After that, substitute with the value of into equation (3), then we have

$\mathrm{q}\left(\mathrm{t}\right)=\frac{1}{1000}-\frac{1}{500}{\mathrm{e}}^{-200\mathrm{t}}$-------- (5)

is the charge on the capacitor of $RC$series circuit at time$t$

Also, substitute with the value of into equation (4), then we have

$\mathrm{i}\left(\mathrm{t}\right)=\frac{2}{5}{\mathrm{e}}^{-200\mathrm{t}}$-------- (6)

is the current of $RC$series circuit at time $t$.

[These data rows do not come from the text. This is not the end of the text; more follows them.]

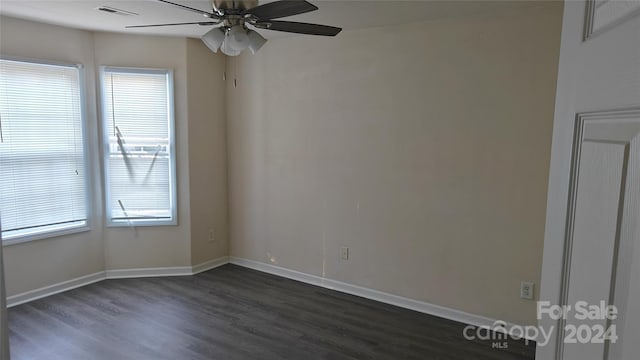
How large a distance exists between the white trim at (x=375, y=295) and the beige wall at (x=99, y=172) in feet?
1.92

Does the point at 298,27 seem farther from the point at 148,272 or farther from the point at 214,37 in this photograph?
the point at 148,272

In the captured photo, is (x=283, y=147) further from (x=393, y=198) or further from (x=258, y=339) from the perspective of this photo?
Answer: (x=258, y=339)

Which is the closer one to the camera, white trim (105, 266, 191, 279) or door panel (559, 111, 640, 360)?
door panel (559, 111, 640, 360)

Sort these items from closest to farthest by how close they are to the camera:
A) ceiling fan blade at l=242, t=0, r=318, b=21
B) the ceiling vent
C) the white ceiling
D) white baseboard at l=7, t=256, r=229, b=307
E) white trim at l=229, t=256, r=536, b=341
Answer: ceiling fan blade at l=242, t=0, r=318, b=21, the white ceiling, the ceiling vent, white trim at l=229, t=256, r=536, b=341, white baseboard at l=7, t=256, r=229, b=307

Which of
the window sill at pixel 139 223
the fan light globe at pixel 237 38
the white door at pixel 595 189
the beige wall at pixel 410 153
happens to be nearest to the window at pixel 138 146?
the window sill at pixel 139 223

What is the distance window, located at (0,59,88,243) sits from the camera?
3502 millimetres

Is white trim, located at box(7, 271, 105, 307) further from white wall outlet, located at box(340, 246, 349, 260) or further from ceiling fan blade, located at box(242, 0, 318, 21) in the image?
ceiling fan blade, located at box(242, 0, 318, 21)

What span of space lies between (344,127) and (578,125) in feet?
10.1

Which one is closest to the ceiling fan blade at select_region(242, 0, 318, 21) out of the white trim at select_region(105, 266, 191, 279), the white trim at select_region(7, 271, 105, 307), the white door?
the white door

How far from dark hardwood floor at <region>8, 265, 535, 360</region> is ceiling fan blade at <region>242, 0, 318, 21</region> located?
2.17 m

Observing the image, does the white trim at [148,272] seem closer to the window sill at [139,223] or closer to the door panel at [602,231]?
the window sill at [139,223]

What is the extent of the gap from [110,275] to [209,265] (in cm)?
99

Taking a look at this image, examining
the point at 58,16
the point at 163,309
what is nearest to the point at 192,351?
the point at 163,309

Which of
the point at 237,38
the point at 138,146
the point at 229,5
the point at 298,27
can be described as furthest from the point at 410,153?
the point at 138,146
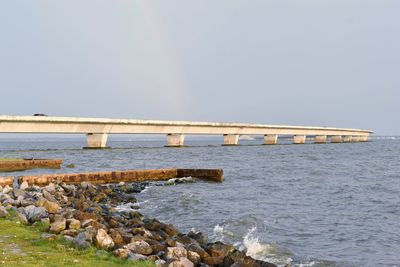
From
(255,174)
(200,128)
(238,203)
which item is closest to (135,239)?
(238,203)

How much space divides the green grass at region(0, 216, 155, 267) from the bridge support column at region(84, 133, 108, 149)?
71836 millimetres

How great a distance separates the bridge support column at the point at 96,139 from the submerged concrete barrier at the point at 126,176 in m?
47.0

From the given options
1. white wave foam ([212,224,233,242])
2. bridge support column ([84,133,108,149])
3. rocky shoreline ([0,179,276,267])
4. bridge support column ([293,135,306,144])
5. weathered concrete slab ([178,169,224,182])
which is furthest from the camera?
bridge support column ([293,135,306,144])

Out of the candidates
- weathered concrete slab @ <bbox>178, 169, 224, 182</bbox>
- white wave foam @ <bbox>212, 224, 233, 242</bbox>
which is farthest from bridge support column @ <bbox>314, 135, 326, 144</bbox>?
white wave foam @ <bbox>212, 224, 233, 242</bbox>

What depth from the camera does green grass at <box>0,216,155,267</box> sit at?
32.3ft

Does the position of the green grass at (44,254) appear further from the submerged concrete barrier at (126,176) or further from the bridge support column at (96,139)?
the bridge support column at (96,139)

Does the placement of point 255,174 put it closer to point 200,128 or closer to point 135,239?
point 135,239

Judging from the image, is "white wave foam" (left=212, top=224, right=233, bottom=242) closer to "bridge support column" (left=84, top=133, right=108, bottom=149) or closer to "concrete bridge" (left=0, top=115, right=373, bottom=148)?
"concrete bridge" (left=0, top=115, right=373, bottom=148)

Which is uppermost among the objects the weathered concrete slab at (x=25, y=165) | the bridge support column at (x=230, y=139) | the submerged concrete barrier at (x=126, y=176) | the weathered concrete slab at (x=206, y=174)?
the bridge support column at (x=230, y=139)

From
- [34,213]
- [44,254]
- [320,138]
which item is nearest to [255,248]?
[44,254]

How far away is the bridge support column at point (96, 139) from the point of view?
83.4 m

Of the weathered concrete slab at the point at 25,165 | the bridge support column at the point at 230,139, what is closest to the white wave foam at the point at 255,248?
the weathered concrete slab at the point at 25,165

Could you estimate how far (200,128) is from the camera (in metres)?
102

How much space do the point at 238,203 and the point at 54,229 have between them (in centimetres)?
1377
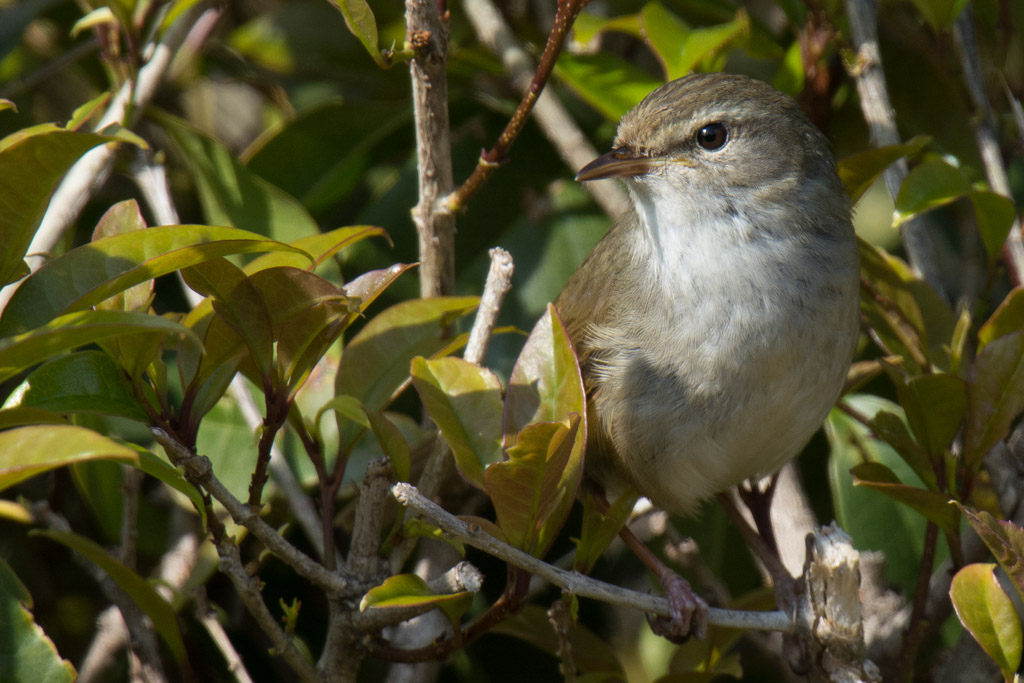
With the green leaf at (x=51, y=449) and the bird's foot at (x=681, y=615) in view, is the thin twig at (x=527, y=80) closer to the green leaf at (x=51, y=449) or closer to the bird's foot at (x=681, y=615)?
the bird's foot at (x=681, y=615)

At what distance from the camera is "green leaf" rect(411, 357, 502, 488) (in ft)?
6.33

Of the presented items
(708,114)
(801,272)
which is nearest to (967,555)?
(801,272)

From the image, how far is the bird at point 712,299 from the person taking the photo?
7.90 ft

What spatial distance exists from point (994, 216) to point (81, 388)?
81.2 inches

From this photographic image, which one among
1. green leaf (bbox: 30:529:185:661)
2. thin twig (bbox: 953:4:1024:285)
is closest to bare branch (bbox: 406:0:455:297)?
green leaf (bbox: 30:529:185:661)

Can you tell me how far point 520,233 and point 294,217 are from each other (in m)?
A: 0.80

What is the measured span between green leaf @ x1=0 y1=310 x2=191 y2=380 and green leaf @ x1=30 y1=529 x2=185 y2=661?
53 cm

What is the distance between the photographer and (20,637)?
6.04 ft

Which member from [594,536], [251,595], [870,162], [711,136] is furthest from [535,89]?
[251,595]

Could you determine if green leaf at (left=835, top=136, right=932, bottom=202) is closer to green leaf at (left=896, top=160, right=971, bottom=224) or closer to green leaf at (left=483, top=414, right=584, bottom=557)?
green leaf at (left=896, top=160, right=971, bottom=224)

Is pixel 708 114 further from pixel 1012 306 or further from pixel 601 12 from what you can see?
pixel 601 12

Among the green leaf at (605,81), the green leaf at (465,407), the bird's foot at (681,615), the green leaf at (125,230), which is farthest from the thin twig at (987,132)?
the green leaf at (125,230)

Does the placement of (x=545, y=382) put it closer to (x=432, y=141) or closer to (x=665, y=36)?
(x=432, y=141)

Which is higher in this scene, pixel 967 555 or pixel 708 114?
pixel 708 114
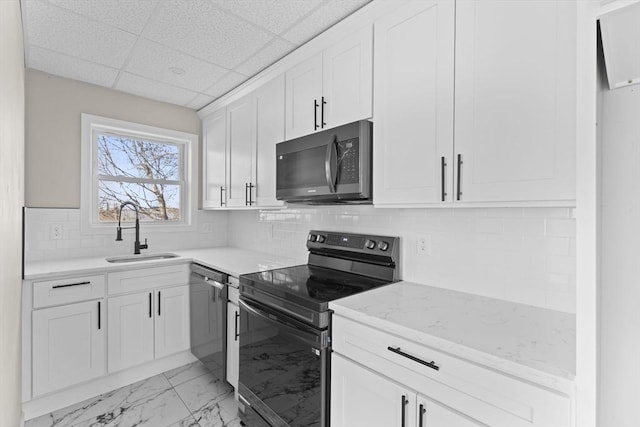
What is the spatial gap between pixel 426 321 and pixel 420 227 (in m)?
0.69

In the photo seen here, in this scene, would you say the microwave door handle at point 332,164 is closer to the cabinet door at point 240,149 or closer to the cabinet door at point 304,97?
the cabinet door at point 304,97

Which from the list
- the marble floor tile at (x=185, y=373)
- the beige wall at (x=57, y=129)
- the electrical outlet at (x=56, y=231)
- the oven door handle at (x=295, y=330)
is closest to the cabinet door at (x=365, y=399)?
the oven door handle at (x=295, y=330)

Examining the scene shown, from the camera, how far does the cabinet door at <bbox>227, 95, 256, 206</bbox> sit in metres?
2.56

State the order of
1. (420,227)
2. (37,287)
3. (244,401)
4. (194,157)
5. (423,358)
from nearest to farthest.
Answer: (423,358), (420,227), (244,401), (37,287), (194,157)

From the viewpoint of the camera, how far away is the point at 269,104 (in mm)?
2340

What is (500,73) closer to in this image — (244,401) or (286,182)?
(286,182)

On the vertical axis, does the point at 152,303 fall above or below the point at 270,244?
below

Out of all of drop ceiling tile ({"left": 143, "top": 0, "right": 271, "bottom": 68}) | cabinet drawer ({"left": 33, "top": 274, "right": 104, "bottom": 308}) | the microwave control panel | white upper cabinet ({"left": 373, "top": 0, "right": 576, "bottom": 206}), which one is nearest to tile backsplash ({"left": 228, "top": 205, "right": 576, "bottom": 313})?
white upper cabinet ({"left": 373, "top": 0, "right": 576, "bottom": 206})

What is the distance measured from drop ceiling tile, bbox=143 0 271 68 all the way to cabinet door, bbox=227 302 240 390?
1763 millimetres

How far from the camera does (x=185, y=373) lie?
2.57 meters

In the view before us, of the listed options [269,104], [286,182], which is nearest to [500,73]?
[286,182]

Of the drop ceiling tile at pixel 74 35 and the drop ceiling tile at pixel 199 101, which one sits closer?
the drop ceiling tile at pixel 74 35

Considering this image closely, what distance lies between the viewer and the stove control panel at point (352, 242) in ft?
6.06

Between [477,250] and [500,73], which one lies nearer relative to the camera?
[500,73]
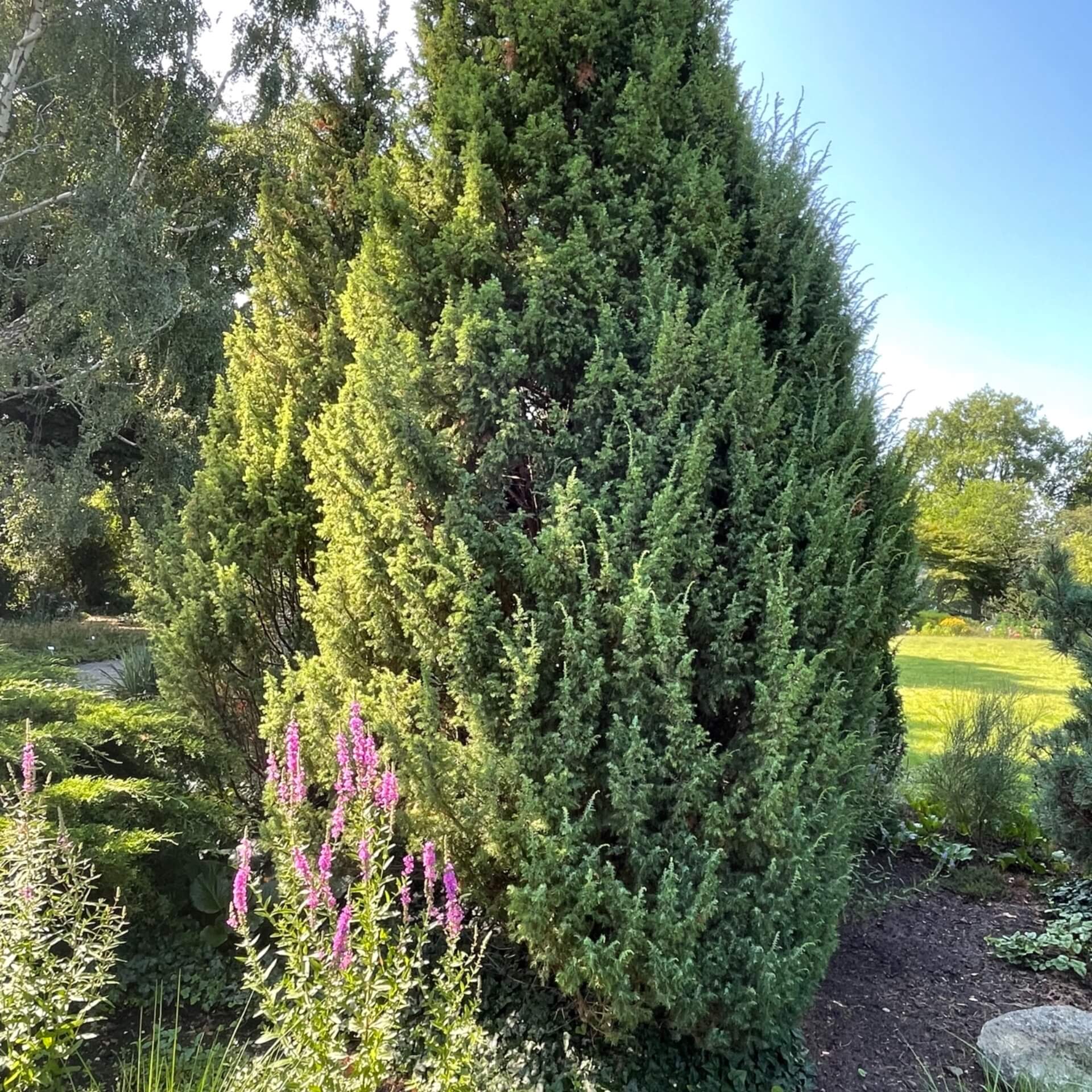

Now, we have to find the charge on the capacitor of $RC$series circuit at after $0.005$seconds by substituting with $t=\frac{1}{200}$second into equation (5), then we have

$\begin{array}{c}\mathrm{q}=\frac{1}{1000}-\frac{1}{500}{\mathrm{e}}^{\left(-200\left(\frac{1}{200}\right)\right)}\\ =\frac{1}{1000}-\frac{1}{500}{\mathrm{e}}^{-1}\\ =\frac{1}{1000}-\frac{1}{500}\times 0.367879\\ =1\times {10}^{-3}-7.36\times {10}^{-4}\end{array}$

$=2.64\times {10}^{-4}\text{coulomb}$

Also, we have to find the current of $RC$series circuit at after $0.0005$seconds by substituting with $t=\frac{1}{200}$second into equation (6), then we have

$\begin{array}{c}i=\frac{2}{5}{e}^{\left(-200\left(\frac{1}{200}\right)\right)}\\ =\frac{2}{5}{e}^{-1}\\ =\frac{2}{5}\times 0.367879\\ =14.72\times {10}^{-2}\text{Amp}\end{array}$

The charge on the capacitor at time$t$is$q\left(t\right)=\frac{1}{1000}-\frac{1}{500}{e}^{-200t}$ :At$\text{t}=0.005$ seconds we have$:q=2.64\times {10}^{4}coulomb$and$i=14.72\times {10}^2\text{Amp}$

At $t\Rightarrow \infty$seconds we have$:q=1\times {10}^{-3}$ coulomb.